> **Records shown**
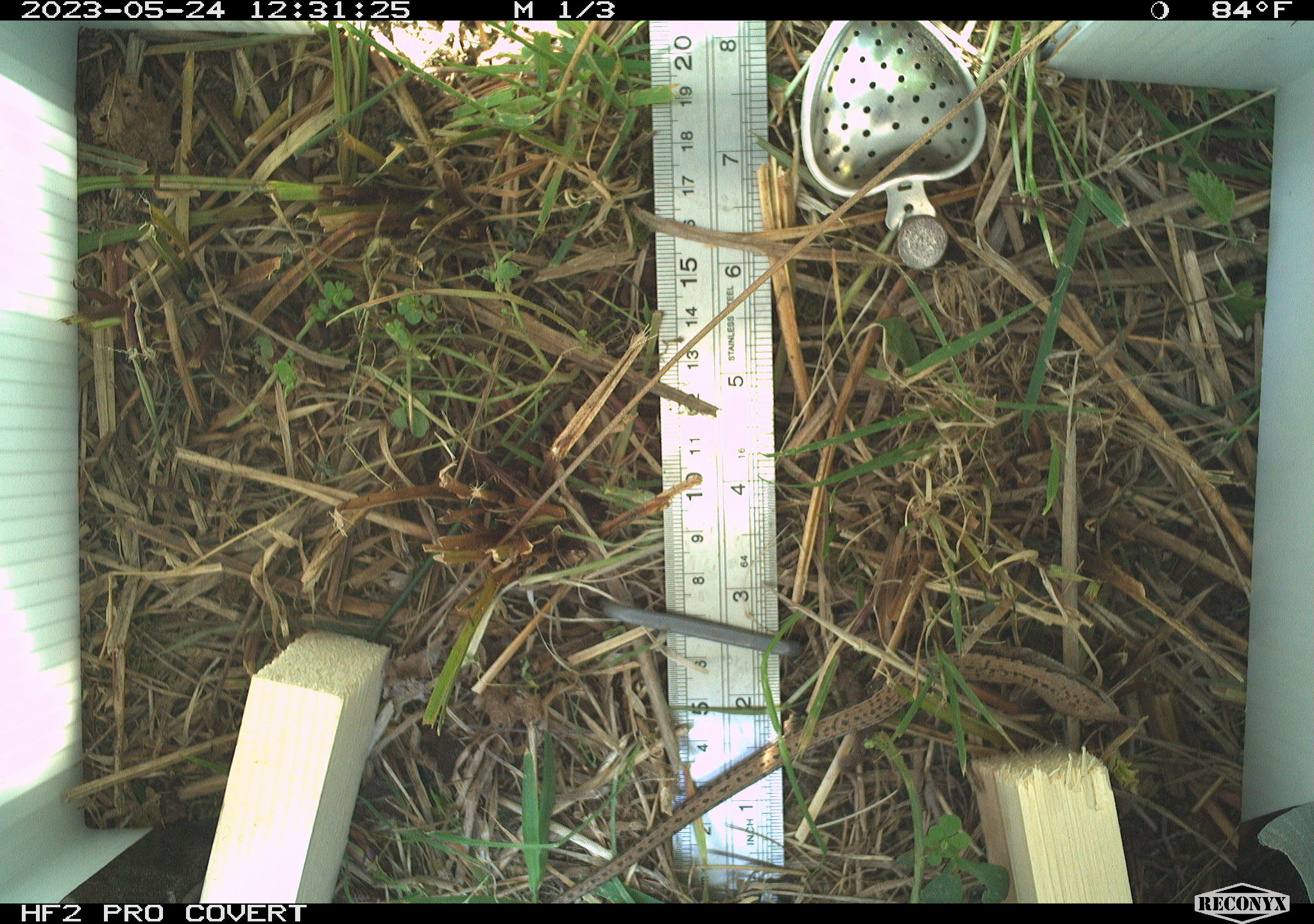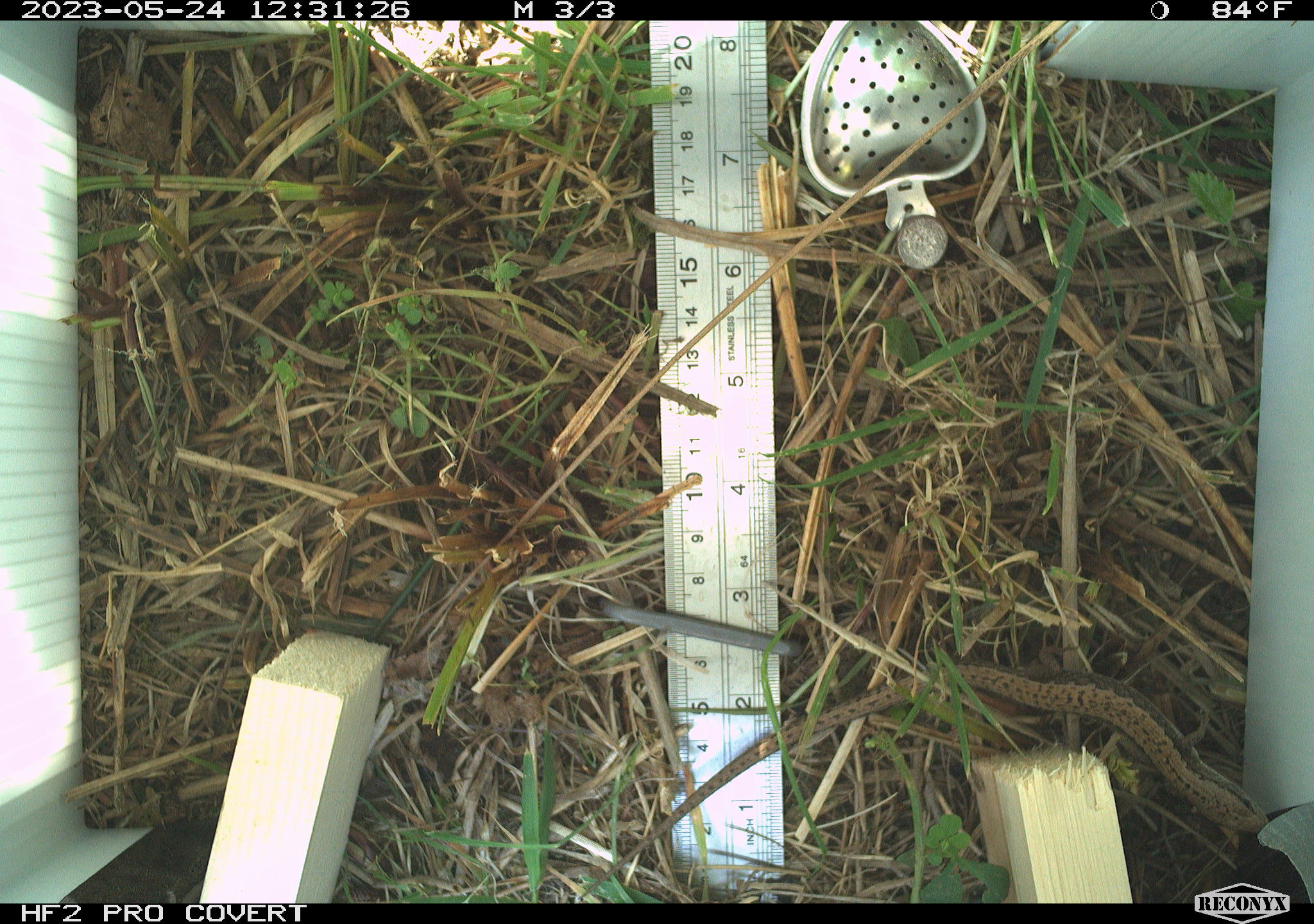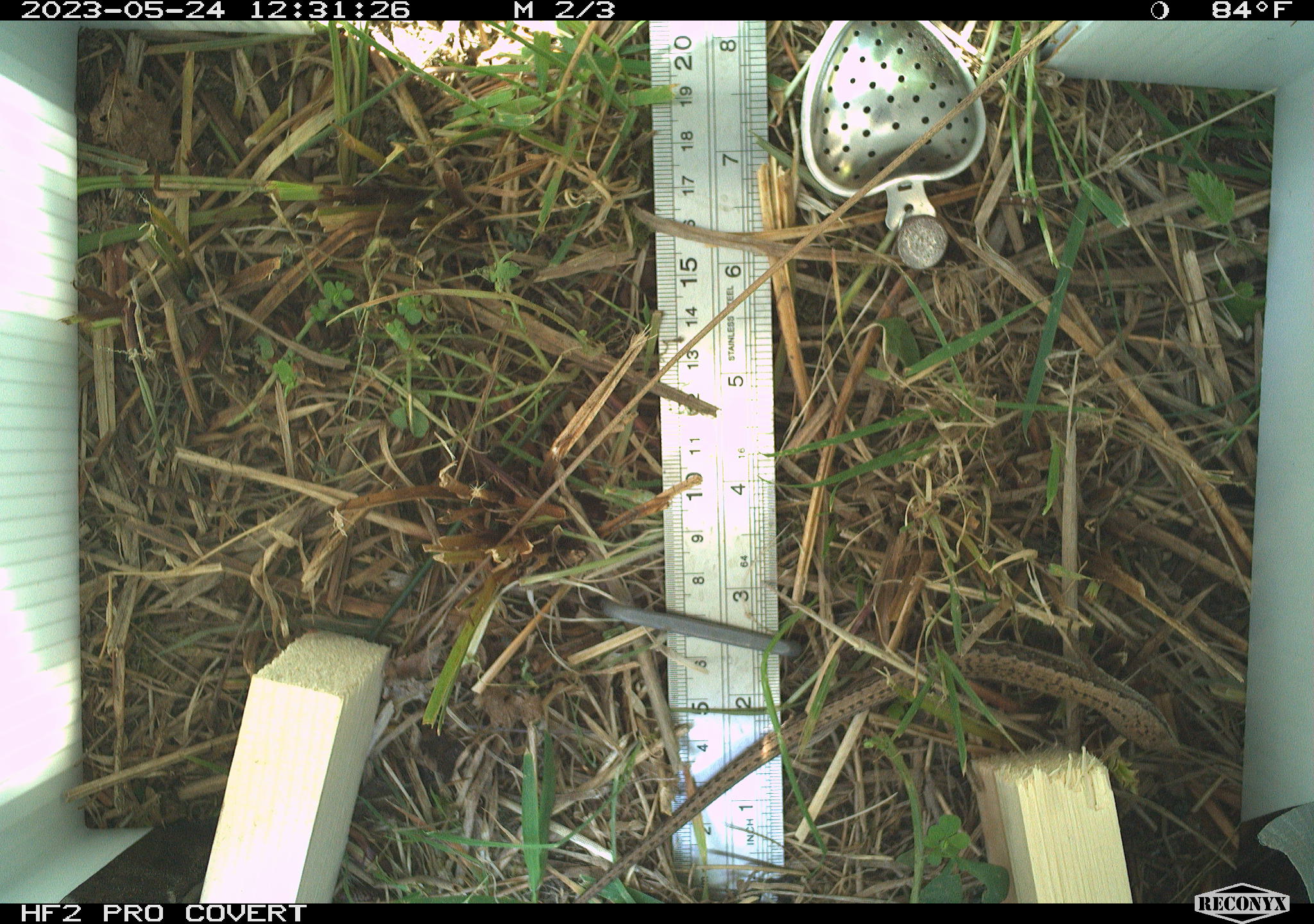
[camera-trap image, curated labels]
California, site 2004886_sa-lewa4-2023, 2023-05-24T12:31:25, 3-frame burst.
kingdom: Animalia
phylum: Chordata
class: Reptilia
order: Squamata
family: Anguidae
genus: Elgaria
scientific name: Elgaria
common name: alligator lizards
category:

> **What you have to do**
Return all of the records above exactly as written. Omit each picture.

> **Expected output**
[camera-trap image, curated labels]
California, site 2004886_sa-lewa4-2023, 2023-05-24T12:31:25, 3-frame burst.
kingdom: Animalia
phylum: Chordata
class: Reptilia
order: Squamata
family: Anguidae
genus: Elgaria
scientific name: Elgaria
common name: alligator lizards
category:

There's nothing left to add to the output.